Teal deer: This model works but the probability of experiencing each outcome can easily depend on the tiny chance of an unexpected outcome. I like it a lot because it’s more intuitive than NSCP but the structure makes more sense than branching-multiverse. I may have to steal it if I ever write a time-travel story.
My original comment had two examples, one had no coinflips, and the other had two coinflips. You seem to be talking about some other scenario which has one coinflip?
The structure I have in mind is a branching tree of time, where each branch has a measure. The root (the moment before any occurrences of time travel) has measure 1, and the measure of each branch is the sum of measures of its descendants. An additional law is that measure is “conserved” through time travel, i.e. when a version of you existing in a branch with measure p travels into the past, the past branches at the point of your arrival, so that your influence is confined to a branch of measure p (which may or may not eventually flow into the branch you came from, depending on other factors). So for example if you’re travelling to prevent a disaster that happened in your past, your chance of success is no higher than the chance of the disaster happening in the first place.

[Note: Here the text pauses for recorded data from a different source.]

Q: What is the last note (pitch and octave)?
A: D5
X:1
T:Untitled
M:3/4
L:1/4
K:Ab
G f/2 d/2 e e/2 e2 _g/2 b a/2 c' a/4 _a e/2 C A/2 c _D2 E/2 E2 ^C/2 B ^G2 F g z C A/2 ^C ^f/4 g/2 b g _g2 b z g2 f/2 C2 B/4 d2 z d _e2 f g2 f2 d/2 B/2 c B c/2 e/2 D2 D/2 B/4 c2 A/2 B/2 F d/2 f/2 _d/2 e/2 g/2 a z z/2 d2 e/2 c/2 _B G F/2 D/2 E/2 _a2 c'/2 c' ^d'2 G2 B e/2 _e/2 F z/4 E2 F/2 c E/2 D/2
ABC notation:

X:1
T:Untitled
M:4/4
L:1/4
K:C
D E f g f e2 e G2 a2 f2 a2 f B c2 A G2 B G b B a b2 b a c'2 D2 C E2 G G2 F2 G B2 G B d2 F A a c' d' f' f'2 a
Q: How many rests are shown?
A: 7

In the scenarios I have looked at, these conditions yield enough linear equations to pin down the measure of each branch, with no need to go through Markov chains. But the general case of multiple time travelers gets kinda hard to reason about. Maybe Markov chains can give a proof for that case as well?
Since each time-travel event forks the universe, with multiple time travelers it’s a question of whether the the second time-traveler is “fork-traveling” as well.